David Gwynne wrote:
On 29/11/2007, at 4:51 AM, Daniel Ouellet wrote:
David Gwynne wrote:
this diff cannot affect the behavior of your system. the code below
deals with domain validation on SPI mpi variants while the x4100 uses
SAS mpi. the code you patched isnt run on your machine.
Not sure I understand your statement, but as a test, I did exactly
that and I have no more crash at all.
the code in mpi.c you are modifying does not get run on the x4100s.
I am sure you know better then me for sure.
in my opinion the only way it can affect your systems is by causing
something to be moved around in memory, perhaps out of the way of
something else that is borked.
So, how would you suggest a way to try to trace it then?
I know that for sure, if I keep the writing under 425KB/sec, it doesn't
crash, but > then that, it does every time.
Even something as simple as when the transfer at 425KB/sec is going on,
if I only try to ssh as an example, I can, but as soon as I press return
and it save the log to the /var/log/authlog it will crash right away.
This is how close to the max writing speed to the drive it is.
Even echo 'test' >/tmp/test
when I do that transfer does it.

■ INFORMATION SUPPLIED ■
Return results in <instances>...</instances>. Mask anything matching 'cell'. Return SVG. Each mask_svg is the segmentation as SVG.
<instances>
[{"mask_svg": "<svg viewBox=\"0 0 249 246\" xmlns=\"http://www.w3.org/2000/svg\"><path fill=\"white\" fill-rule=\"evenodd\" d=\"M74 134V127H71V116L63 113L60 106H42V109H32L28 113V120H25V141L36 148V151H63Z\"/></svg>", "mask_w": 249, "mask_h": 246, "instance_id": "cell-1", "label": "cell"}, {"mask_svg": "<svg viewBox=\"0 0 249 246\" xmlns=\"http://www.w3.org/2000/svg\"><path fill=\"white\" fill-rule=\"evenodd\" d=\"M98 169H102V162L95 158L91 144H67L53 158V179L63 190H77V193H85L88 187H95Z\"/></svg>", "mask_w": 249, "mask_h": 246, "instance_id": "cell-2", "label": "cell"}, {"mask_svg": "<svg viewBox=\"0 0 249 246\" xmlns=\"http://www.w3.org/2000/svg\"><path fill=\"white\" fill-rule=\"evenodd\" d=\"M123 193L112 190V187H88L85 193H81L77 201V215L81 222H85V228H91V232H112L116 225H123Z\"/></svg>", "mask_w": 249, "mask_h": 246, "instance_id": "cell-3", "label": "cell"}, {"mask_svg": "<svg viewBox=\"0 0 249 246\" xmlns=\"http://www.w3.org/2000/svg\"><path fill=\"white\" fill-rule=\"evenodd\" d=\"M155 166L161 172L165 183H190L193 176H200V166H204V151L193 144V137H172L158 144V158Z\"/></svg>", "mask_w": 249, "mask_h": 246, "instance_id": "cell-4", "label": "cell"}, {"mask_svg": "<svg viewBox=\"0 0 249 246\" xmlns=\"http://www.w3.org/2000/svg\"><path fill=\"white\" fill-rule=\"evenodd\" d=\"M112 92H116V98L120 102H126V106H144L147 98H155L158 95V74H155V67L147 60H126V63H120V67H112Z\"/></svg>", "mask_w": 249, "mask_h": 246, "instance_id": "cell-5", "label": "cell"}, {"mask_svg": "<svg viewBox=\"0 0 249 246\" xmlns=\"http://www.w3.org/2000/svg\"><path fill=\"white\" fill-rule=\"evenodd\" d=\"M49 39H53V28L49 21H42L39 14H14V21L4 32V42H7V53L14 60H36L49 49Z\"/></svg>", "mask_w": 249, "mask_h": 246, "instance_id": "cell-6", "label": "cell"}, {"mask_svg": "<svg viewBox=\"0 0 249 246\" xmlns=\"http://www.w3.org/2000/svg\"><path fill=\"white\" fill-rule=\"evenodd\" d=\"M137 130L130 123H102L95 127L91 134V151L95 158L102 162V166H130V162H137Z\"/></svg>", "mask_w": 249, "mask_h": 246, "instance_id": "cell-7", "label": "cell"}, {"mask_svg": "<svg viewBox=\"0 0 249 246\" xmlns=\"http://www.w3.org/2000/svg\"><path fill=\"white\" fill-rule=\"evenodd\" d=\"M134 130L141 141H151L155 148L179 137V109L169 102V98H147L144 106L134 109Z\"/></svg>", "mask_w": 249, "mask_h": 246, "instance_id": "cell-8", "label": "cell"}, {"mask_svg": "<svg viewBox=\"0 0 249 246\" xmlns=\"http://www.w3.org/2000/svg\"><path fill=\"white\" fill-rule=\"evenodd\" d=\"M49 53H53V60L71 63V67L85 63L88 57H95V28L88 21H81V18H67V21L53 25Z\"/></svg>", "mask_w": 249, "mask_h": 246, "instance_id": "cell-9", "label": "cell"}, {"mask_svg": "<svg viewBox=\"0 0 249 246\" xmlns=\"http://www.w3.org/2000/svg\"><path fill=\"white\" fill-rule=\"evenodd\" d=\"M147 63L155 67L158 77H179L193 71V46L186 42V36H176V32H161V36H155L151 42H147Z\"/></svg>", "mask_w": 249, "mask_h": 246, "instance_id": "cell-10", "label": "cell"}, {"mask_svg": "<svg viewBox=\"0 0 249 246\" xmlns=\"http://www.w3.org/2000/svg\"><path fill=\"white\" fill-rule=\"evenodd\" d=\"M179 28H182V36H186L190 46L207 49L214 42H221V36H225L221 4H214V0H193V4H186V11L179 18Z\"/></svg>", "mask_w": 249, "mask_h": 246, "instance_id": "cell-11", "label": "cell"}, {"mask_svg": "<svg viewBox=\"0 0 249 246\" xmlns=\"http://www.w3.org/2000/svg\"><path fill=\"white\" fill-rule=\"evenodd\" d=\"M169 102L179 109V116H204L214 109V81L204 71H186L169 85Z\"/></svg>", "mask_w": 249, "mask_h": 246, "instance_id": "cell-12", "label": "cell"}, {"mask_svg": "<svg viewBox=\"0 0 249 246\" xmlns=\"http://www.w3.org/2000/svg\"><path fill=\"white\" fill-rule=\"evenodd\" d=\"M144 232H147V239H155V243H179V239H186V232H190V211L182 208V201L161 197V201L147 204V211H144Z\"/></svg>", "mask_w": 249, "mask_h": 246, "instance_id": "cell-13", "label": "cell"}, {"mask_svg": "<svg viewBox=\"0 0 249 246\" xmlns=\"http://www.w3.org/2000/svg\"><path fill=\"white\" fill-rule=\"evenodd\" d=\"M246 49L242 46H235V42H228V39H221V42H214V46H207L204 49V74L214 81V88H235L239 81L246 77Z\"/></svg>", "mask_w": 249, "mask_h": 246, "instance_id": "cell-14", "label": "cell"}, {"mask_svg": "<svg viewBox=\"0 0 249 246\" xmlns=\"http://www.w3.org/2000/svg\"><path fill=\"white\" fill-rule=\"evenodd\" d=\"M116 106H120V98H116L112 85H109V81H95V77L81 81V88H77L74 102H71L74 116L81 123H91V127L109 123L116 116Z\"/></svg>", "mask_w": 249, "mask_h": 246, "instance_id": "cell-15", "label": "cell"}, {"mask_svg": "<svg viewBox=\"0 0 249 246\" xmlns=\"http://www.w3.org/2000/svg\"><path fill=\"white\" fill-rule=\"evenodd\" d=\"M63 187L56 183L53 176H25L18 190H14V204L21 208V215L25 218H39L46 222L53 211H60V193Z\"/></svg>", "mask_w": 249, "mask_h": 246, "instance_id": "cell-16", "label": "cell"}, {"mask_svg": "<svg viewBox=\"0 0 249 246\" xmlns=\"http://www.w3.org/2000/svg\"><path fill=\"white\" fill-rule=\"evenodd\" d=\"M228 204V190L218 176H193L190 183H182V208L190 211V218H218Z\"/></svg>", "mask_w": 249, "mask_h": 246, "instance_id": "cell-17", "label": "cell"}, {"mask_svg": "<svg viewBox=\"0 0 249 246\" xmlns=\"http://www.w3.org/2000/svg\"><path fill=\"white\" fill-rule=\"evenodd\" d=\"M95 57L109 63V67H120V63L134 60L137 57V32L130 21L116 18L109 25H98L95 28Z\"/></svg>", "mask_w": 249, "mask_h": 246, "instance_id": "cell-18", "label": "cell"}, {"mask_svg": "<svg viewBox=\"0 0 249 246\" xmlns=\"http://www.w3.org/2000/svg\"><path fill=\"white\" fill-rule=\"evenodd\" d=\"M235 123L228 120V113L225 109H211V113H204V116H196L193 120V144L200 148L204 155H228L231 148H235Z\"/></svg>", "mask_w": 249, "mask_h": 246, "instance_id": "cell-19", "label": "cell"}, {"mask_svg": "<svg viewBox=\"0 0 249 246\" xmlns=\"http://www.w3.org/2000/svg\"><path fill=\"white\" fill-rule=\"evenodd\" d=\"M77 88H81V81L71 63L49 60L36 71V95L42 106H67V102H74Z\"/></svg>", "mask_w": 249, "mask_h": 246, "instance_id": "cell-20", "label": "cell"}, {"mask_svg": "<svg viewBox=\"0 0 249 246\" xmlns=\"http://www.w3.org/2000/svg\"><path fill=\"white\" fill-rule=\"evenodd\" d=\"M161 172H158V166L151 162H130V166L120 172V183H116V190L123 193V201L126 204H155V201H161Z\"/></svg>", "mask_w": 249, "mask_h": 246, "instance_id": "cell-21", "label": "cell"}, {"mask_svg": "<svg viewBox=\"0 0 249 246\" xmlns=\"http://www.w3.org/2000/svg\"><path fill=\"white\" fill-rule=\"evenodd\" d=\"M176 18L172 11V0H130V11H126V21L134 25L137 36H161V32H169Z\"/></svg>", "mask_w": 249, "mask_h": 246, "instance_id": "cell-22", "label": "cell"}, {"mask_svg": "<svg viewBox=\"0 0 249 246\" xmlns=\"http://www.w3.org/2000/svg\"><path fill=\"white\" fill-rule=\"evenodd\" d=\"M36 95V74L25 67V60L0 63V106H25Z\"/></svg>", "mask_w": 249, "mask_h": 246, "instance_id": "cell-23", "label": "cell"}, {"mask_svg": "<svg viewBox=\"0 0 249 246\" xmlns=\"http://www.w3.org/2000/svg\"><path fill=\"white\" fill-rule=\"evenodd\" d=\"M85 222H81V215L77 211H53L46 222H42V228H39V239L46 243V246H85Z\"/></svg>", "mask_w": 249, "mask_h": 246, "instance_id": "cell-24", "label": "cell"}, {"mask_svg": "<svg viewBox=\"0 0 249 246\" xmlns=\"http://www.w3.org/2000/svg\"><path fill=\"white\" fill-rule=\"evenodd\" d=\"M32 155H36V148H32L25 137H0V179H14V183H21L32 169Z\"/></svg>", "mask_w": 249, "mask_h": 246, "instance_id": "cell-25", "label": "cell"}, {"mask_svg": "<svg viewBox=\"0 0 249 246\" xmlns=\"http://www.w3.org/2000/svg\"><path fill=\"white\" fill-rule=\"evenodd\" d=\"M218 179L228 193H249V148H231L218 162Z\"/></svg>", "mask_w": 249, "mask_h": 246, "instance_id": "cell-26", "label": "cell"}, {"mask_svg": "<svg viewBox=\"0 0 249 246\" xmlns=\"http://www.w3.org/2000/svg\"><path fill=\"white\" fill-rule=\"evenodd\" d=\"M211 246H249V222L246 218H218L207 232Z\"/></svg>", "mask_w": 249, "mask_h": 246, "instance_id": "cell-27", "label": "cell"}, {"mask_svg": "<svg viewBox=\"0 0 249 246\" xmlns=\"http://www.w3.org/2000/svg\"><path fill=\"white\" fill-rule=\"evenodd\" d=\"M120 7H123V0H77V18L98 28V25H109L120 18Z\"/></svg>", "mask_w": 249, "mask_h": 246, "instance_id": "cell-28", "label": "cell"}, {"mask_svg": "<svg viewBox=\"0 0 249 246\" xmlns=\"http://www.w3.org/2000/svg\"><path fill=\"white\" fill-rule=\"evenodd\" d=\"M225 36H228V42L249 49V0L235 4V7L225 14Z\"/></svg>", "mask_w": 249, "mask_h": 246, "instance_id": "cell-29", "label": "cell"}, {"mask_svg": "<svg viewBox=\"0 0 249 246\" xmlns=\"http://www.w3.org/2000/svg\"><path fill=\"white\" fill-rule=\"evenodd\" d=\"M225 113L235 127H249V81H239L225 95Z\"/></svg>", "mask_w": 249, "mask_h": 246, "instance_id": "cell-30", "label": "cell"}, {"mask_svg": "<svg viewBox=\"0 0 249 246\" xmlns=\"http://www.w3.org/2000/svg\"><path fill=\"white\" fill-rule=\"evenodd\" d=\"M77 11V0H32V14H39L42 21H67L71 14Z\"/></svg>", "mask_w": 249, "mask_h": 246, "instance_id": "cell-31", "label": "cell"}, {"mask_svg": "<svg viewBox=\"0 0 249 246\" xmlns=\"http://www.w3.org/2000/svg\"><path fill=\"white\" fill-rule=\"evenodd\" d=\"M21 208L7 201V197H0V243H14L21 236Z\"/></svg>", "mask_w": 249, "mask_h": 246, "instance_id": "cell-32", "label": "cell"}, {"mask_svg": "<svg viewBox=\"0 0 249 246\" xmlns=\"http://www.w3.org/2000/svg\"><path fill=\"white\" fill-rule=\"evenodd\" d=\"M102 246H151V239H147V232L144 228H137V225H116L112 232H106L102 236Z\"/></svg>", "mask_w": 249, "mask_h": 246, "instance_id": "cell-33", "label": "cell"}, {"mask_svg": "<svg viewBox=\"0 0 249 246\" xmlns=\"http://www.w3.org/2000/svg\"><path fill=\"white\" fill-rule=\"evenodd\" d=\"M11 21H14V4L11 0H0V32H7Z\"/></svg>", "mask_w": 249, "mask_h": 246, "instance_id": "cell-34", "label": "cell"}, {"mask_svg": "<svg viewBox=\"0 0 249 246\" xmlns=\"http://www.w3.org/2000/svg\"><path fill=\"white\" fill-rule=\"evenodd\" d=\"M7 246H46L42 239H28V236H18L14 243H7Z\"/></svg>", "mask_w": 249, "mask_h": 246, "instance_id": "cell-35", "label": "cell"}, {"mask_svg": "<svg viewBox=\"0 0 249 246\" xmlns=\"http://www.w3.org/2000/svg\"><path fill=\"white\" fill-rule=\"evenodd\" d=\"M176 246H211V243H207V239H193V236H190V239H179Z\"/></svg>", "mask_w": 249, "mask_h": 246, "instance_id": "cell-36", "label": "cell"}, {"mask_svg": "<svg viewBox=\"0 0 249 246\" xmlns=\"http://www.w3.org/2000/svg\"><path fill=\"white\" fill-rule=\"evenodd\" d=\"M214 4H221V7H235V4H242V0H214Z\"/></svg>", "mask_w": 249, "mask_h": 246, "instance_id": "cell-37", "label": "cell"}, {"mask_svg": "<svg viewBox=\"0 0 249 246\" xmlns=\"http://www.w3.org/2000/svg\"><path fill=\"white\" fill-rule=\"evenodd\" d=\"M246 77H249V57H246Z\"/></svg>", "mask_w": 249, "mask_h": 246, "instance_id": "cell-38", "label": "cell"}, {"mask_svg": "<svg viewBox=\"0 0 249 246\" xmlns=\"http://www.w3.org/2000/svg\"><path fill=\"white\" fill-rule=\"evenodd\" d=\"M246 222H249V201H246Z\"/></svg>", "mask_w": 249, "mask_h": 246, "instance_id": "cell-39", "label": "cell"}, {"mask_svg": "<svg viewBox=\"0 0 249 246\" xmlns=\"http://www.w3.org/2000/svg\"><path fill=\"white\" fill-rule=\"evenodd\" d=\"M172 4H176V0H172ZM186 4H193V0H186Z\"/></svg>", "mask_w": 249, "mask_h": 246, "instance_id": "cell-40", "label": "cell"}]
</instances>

■ COMPLETE THE FOLLOWING ■
1. Answer these about the x4100 crash thread:
(a) What kind of mpi does the x4100 use, according to David Gwynne?
(b) Below what writing speed does the system stay up without crashing?
(c) Which log file is being written when the crash follows an ssh login?
2. Write the next part of the x4100 crash thread, picking up after its last line.

■ WRITTEN ANSWERS ■
1.
(a) SAS mpi.
(b) 425KB/sec.
(c) /var/log/authlog.

2.
So, if things are moved of memory create the problem, then where can I
possible look?
To me, it sure look like somehow the drive fill a buffer, or something
like that as it is way to precise in speed if you want, to not be able
to be found.
After removing everything I possibly could for testing I was left only
with mpi driver that would be a logical place to look.
May well be else where, but then where?
I only know it is happening only on the amd64.mp kernel, but amd64, or
i38, or i386.mp, but they all use the same mpi driver.
So, it's causing me pain in trying to think of possible place to look.
acpi enable or disable doesn't make a difference either, so that can't
be that code either can it?
I really don't mind digging, but I am running out of ideas where to digg.
If you have a suggestion, I would be more then happy to try it.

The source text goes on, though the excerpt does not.